▶ Problem requirements: Can the data below be set down again exactly, line for line?

— BEGIN Data in this exercise —

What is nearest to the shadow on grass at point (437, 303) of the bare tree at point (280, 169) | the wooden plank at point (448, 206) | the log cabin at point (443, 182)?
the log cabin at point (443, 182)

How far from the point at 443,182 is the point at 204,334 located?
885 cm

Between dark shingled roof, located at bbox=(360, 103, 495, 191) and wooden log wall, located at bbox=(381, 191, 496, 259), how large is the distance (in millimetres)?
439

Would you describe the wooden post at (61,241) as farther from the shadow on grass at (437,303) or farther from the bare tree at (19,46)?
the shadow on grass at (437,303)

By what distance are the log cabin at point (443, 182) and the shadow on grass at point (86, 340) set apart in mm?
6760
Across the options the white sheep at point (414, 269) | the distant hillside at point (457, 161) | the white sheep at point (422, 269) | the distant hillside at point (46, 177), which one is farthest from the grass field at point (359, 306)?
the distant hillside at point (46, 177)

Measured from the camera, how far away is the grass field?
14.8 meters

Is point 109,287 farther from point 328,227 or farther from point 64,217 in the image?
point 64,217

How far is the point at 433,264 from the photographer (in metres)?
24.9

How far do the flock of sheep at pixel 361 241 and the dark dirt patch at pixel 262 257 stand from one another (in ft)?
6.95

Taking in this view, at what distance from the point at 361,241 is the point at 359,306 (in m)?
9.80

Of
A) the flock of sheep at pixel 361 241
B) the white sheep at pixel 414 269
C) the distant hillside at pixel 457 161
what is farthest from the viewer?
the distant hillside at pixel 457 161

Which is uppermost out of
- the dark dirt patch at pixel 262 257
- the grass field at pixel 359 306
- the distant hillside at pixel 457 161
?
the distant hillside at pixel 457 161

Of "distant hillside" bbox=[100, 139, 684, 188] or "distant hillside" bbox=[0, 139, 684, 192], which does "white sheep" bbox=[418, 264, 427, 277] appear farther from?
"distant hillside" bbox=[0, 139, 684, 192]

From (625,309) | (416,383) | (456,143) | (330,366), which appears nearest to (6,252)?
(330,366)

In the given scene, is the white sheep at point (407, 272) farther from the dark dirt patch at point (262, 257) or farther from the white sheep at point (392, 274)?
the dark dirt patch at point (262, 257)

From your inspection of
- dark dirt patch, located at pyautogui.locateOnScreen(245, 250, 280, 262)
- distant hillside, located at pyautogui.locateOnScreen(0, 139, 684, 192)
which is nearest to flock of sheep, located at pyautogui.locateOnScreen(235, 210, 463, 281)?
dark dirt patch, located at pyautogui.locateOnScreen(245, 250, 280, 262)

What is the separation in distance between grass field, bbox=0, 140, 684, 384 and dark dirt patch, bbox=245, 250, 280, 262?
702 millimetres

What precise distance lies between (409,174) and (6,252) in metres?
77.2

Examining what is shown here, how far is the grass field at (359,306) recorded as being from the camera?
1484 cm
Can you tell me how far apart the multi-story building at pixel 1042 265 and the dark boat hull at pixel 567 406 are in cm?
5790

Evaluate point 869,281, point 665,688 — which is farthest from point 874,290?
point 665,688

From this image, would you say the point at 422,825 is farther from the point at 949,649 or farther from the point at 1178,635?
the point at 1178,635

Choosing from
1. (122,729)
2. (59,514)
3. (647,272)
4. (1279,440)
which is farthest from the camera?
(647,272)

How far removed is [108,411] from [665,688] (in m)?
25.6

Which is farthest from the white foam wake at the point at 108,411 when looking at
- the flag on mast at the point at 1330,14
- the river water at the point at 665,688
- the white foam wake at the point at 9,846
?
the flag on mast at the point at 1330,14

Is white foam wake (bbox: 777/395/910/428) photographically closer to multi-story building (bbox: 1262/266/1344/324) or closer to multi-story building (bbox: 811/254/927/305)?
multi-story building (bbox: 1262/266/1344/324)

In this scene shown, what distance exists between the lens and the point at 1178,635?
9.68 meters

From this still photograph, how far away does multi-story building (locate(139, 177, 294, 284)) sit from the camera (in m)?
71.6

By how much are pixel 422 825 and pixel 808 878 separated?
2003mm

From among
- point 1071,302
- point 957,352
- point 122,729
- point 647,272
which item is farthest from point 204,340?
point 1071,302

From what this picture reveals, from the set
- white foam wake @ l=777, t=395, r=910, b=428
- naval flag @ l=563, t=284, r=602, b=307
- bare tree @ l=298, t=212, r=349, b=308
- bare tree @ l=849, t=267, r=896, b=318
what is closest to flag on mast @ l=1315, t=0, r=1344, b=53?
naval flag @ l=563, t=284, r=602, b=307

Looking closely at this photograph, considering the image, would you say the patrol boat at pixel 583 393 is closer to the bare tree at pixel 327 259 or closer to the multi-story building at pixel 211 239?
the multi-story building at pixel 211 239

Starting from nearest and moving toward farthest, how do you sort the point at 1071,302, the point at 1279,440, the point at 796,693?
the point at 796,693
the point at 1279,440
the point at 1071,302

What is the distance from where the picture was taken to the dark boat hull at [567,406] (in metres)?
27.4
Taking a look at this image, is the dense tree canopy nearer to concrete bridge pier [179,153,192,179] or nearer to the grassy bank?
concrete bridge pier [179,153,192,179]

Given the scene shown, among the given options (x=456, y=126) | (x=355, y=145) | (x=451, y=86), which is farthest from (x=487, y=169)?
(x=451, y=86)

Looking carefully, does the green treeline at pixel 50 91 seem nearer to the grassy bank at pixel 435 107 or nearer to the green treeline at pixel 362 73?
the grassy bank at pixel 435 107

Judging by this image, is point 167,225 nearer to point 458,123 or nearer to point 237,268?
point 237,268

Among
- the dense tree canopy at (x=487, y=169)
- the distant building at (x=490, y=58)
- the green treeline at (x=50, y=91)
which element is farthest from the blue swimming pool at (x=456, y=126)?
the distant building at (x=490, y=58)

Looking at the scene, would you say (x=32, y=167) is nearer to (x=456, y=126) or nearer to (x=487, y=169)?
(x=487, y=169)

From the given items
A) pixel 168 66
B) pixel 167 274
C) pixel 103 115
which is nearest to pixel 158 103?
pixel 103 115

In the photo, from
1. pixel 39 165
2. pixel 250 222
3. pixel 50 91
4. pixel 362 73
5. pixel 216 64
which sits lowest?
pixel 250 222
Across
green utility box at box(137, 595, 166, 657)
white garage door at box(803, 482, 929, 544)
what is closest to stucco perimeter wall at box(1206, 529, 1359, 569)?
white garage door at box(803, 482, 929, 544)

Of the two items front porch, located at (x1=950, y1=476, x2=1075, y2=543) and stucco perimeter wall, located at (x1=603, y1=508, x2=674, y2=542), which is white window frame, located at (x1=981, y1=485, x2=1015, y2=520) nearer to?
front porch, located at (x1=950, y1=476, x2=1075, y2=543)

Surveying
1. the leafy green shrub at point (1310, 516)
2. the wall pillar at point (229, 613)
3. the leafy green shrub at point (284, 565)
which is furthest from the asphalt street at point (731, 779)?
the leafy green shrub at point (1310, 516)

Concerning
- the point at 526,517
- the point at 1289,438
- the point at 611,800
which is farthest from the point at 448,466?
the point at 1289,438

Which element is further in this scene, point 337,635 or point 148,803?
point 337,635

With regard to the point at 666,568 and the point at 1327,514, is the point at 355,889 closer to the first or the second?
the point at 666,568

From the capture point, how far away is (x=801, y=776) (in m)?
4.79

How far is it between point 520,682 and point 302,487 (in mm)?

— END Data in this exercise —

▶ Exercise solution:
What is nearest to the shadow on grass at point (437, 303) of the bare tree at point (280, 169) | the wooden plank at point (448, 206) | the log cabin at point (443, 182)?
the log cabin at point (443, 182)

How far from the point at 443,182 is the point at 204,334 located?
885 cm

Between dark shingled roof, located at bbox=(360, 103, 495, 191) and wooden log wall, located at bbox=(381, 191, 496, 259), how large is the distance (in millimetres)?
439

Would you describe the wooden post at (61,241) as farther from the shadow on grass at (437,303) or farther from the bare tree at (19,46)?
the shadow on grass at (437,303)

By what distance are the log cabin at point (443, 182) and the shadow on grass at point (86, 340) set apart in mm?
6760
Across the options the white sheep at point (414, 269) | the distant hillside at point (457, 161) | the white sheep at point (422, 269) | the distant hillside at point (46, 177), which one is farthest from the grass field at point (359, 306)?
the distant hillside at point (46, 177)

Measured from the camera, how far away is the grass field?
14.8 meters

Is point 109,287 farther from point 328,227 or farther from point 64,217 in the image?
point 64,217

How far is the point at 433,264 from the photographer (in metres)?
24.9

How far do the flock of sheep at pixel 361 241 and the dark dirt patch at pixel 262 257 stand from one another (in ft)?
6.95

Taking in this view, at what distance from the point at 361,241 is the point at 359,306 (in m)?
9.80

Of
A) the flock of sheep at pixel 361 241
B) the white sheep at pixel 414 269
C) the distant hillside at pixel 457 161
what is farthest from the viewer?
the distant hillside at pixel 457 161

Which is uppermost out of
- the dark dirt patch at pixel 262 257
- the grass field at pixel 359 306
- the distant hillside at pixel 457 161
?
the distant hillside at pixel 457 161

Of "distant hillside" bbox=[100, 139, 684, 188] or "distant hillside" bbox=[0, 139, 684, 192], which does "white sheep" bbox=[418, 264, 427, 277] appear farther from?
"distant hillside" bbox=[0, 139, 684, 192]

From (625,309) | (416,383) | (456,143) | (330,366), which appears nearest to (6,252)?
(330,366)

In the given scene, is the white sheep at point (407, 272) farther from the dark dirt patch at point (262, 257) or farther from the white sheep at point (392, 274)?
the dark dirt patch at point (262, 257)

From your inspection of
- dark dirt patch, located at pyautogui.locateOnScreen(245, 250, 280, 262)
- distant hillside, located at pyautogui.locateOnScreen(0, 139, 684, 192)
which is nearest to flock of sheep, located at pyautogui.locateOnScreen(235, 210, 463, 281)?
dark dirt patch, located at pyautogui.locateOnScreen(245, 250, 280, 262)

What is the separation in distance between grass field, bbox=0, 140, 684, 384 and dark dirt patch, bbox=245, 250, 280, 262?
702 millimetres

What precise distance lies between (409,174) and (6,252) in metres?
77.2

Examining what is shown here, how far is the grass field at (359,306) recorded as being from the camera?
1484 cm
Can you tell me how far apart the multi-story building at pixel 1042 265 and the dark boat hull at pixel 567 406 are in cm?
5790

Evaluate point 869,281, point 665,688 — which is farthest from point 874,290?
point 665,688

From this image, would you say the point at 422,825 is farther from the point at 949,649 or farther from the point at 1178,635?
the point at 1178,635

Choosing from
1. (122,729)
2. (59,514)
3. (647,272)
4. (1279,440)
which is farthest from the camera?
(647,272)

How far removed is [108,411] from [665,688] (in m)?
25.6

Which is farthest from the white foam wake at the point at 108,411 when looking at
- the flag on mast at the point at 1330,14
- the river water at the point at 665,688
- the white foam wake at the point at 9,846
?
the flag on mast at the point at 1330,14

Is white foam wake (bbox: 777/395/910/428) photographically closer to multi-story building (bbox: 1262/266/1344/324) or closer to multi-story building (bbox: 811/254/927/305)?
multi-story building (bbox: 1262/266/1344/324)

In this scene shown, what distance exists between the lens and the point at 1178,635?
9.68 meters

From this still photograph, how far away does multi-story building (locate(139, 177, 294, 284)) sit from the camera (in m)?
71.6

By how much are pixel 422 825 and pixel 808 878 separated?
2003mm

From among
- point 1071,302
- point 957,352
- point 122,729
- point 647,272
which item is farthest from point 204,340?
point 1071,302

From what this picture reveals, from the set
- white foam wake @ l=777, t=395, r=910, b=428
- naval flag @ l=563, t=284, r=602, b=307
- bare tree @ l=298, t=212, r=349, b=308
- bare tree @ l=849, t=267, r=896, b=318
what is closest to flag on mast @ l=1315, t=0, r=1344, b=53?
naval flag @ l=563, t=284, r=602, b=307

Looking closely at this photograph, considering the image, would you say the patrol boat at pixel 583 393 is closer to the bare tree at pixel 327 259 or closer to the multi-story building at pixel 211 239?
the multi-story building at pixel 211 239

Starting from nearest and moving toward farthest, how do you sort the point at 1071,302, the point at 1279,440, the point at 796,693?
the point at 796,693
the point at 1279,440
the point at 1071,302

What is the distance from where the picture was taken to the dark boat hull at [567,406] (in metres)?
27.4
Taking a look at this image, is the dense tree canopy nearer to concrete bridge pier [179,153,192,179] or nearer to the grassy bank?
concrete bridge pier [179,153,192,179]

Given the scene shown, among the given options (x=456, y=126) | (x=355, y=145) | (x=451, y=86), which is farthest from (x=487, y=169)?
(x=451, y=86)

Looking carefully, does the green treeline at pixel 50 91 seem nearer to the grassy bank at pixel 435 107 or nearer to the green treeline at pixel 362 73?
the grassy bank at pixel 435 107

Judging by this image, is point 167,225 nearer to point 458,123 or nearer to point 237,268?
point 237,268

Among
- the dense tree canopy at (x=487, y=169)
- the distant building at (x=490, y=58)
- the green treeline at (x=50, y=91)
which element is farthest from the blue swimming pool at (x=456, y=126)?
the distant building at (x=490, y=58)

Looking at the scene, would you say (x=32, y=167) is nearer to (x=456, y=126) or nearer to (x=487, y=169)?
(x=487, y=169)

From the given items
A) pixel 168 66
B) pixel 167 274
C) pixel 103 115
which is nearest to pixel 158 103?
pixel 103 115

In the photo, from
1. pixel 39 165
2. pixel 250 222
3. pixel 50 91
4. pixel 362 73
5. pixel 216 64
which sits lowest?
pixel 250 222
Across
green utility box at box(137, 595, 166, 657)
white garage door at box(803, 482, 929, 544)
what is closest to stucco perimeter wall at box(1206, 529, 1359, 569)?
white garage door at box(803, 482, 929, 544)

Of the two items front porch, located at (x1=950, y1=476, x2=1075, y2=543) and stucco perimeter wall, located at (x1=603, y1=508, x2=674, y2=542), which is white window frame, located at (x1=981, y1=485, x2=1015, y2=520) nearer to?
front porch, located at (x1=950, y1=476, x2=1075, y2=543)

Surveying
1. the leafy green shrub at point (1310, 516)
2. the wall pillar at point (229, 613)
3. the leafy green shrub at point (284, 565)
which is furthest from the asphalt street at point (731, 779)?
the leafy green shrub at point (1310, 516)

Concerning
- the point at 526,517
- the point at 1289,438
- the point at 611,800
which is farthest from the point at 448,466?
the point at 1289,438

Which element is further in this scene, point 337,635 or point 148,803?
point 337,635

With regard to the point at 666,568 and the point at 1327,514, is the point at 355,889 closer to the first or the second?
the point at 666,568

From the capture point, how far away is (x=801, y=776) (in m)?
4.79

How far is it between point 520,682 and point 302,487 (in mm)?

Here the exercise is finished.